Ffffffffffuuuuuuuu exams coming near


----------



## Faun (Nov 26, 2010)

A cable nearly got entangled to my bike's tire.
Drank 2 liters of milk. Stomach upset.
Clutch wire snapped off while returning home.

Triple FFFFFFFFFFFFFFFFFFFFFFFFUUUUUUUUUUUUUUUUUUUUUU


----------



## abhijit_reddevil (Dec 3, 2010)

Well, such a wonderful thread to vent my frustations:

1) Everyone here wants me to stay onsite for an indefinite period while I want to return to my family in Kolkata.

FFFFFFFFFFFFFFFUUUUUUUUUUUUUUUU

2) Being stuck in the same project for the last 4 1/2 years. If I want release, I will have to move out of Kolkata. FFFFFFFFFUUUUUUUUUU

3) Stupid weather started. Snowfall from tomorrow evening through the weekend, lows at -12/-13 deg cent. FFFFFFFFFFFFFUUUUUUUUUU

4) After reaching home, look at blank walls and cook and go to sleep. No entertainment.

FFFFFFFFFFFFFUUUUUUUUUUUU

5) Cant get up early on weekdays but get up early always on weekends.

FFFFFFFFFFFFFUUUUUUUUUUU

6) Project duration at onsite was promised to me for 6 months, but extended to 1 year.

FFFFFFFFFFFFFUUUUUUUUUUU

7) Receiving unwelcome phone calls from NRI relatives too frequently.

FFFFFFFFFFFUUUUUUUU

8) Whenever the Red Devils lose, anti manu supporter friends on my orkut/facebook account rejoice as if it is their marriage. Nothing can be heard from them when we keep on winning..

FFFFFFFFFFUUUUUUUUUU

9) Staying away from wife, family, real friends for close to a year.

FFFFFFFFFFFUUUUUUUU

10) Our house in Kolkata needs repair and we dont have the money to do it. Nor getting promoters to build a apartment complex in it's place, for the last 1 year.

FFFFFFFFFFFFFUUUUUUUUUUU

11) Rash driving in Kolkata. New car got damaged within 1 month of purchase in october 2008 and again in april 2009. Both times had to claim insurance.

FFFFFFFFFFFFFUUUUUUUUUUU

12) My $1300 toshiba 17" gaming laptop bought got damaged within 1 1/2 years of purchase, dont know why. Repair estimate was $1000. But can get a new one at $600, but I am not going to buy a laptop.

FFFFFFFFFFFFUUUUUUUUU

13) Planned for Sikkim trip two times, once in 2009 and once in 2010. Both times got cancelled due to various reasons. Same applies to Nainital trip.

■ **SUPPLIED ENTRIES**:
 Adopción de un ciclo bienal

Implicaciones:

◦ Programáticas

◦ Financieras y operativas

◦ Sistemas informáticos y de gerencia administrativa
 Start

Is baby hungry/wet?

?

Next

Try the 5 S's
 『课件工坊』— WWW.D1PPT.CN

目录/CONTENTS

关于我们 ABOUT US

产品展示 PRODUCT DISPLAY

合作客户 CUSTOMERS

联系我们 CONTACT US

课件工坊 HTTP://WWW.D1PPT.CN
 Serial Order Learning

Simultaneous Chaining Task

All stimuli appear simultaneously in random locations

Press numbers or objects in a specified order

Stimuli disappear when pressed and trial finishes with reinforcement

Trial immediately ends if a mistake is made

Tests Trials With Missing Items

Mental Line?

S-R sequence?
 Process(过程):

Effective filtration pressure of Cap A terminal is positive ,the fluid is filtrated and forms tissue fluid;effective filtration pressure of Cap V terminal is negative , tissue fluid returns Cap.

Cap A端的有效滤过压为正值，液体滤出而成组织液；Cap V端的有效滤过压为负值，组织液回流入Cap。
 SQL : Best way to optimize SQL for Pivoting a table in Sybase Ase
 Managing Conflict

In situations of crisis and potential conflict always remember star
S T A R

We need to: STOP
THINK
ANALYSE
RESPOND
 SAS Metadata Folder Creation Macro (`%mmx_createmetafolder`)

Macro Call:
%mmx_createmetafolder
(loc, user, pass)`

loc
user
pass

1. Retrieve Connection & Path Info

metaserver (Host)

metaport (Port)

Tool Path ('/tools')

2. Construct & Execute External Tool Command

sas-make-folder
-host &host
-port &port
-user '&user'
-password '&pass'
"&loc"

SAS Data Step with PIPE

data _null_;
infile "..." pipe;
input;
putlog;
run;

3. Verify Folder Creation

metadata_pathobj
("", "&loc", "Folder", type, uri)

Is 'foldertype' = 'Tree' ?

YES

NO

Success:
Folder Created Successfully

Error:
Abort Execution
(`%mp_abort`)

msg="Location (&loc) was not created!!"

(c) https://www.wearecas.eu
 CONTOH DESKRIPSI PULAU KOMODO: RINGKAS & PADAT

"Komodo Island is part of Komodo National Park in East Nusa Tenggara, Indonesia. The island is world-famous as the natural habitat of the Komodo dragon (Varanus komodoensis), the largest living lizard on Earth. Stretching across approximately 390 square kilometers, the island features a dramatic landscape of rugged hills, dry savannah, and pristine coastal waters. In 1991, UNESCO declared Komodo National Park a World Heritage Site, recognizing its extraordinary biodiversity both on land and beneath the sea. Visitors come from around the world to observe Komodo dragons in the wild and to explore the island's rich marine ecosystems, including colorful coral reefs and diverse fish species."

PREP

■ **PROBLEMS TO WORK ON**:
A. Translate this sentence from the thread into Spanish: "Everyone here wants me to stay onsite for an indefinite period while I want to return to my family in Kolkata."
B. In the thread, how long was the onsite project duration originally promised, and to what length was it extended?
C. Name every place mentioned in the thread.

■ **WRITTEN ANSWERS**:
A. Todos aquí quieren que me quede en el sitio por un período indefinido, mientras que yo quiero volver con mi familia en Calcuta.

B. It was promised for 6 months and extended to 1 year.

C. Kolkata, Sikkim, Nainital